Set problem — Rewrite only the lines from the one containing "By how much" through the end, requests included, and raise every distance in the answers by 134.

========================

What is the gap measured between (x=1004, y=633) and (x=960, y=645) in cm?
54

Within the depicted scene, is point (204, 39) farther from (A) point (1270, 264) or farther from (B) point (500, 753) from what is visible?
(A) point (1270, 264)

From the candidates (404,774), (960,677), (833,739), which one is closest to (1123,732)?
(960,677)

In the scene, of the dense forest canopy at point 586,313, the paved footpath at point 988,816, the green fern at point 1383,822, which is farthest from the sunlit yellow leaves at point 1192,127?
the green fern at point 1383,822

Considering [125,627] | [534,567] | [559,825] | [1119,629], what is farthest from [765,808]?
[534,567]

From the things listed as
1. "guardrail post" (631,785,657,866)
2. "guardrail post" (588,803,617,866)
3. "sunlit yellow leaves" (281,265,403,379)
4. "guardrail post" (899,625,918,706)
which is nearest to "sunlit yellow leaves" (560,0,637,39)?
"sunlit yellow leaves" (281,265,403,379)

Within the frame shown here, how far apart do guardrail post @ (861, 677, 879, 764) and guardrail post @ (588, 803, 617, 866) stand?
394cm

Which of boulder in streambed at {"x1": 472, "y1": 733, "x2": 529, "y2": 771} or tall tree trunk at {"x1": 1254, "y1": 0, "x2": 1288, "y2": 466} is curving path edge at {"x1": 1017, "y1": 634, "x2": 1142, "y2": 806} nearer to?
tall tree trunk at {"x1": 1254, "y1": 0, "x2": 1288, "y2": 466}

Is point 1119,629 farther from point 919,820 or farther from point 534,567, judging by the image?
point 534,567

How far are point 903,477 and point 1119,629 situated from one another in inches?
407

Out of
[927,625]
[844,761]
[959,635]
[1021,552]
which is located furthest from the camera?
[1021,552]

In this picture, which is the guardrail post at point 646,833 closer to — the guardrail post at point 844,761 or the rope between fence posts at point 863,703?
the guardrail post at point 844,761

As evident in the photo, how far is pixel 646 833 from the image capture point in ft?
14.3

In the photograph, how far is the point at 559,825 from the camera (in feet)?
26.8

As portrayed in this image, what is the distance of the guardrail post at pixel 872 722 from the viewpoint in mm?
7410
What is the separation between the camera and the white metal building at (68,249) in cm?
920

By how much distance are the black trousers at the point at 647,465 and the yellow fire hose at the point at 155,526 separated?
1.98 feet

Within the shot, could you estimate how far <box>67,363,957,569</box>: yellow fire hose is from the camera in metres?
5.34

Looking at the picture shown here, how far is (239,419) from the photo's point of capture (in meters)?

========================

Task output —
By how much distance are the black trousers at the point at 647,465 and the yellow fire hose at the point at 155,526 separated?
135.98 feet

Within the shot, could you estimate how far <box>67,363,957,569</box>: yellow fire hose is from the camera in metres?
139.34

Looking at the picture shown here, how far is (239,419) from the photo's point of capture (in meters)?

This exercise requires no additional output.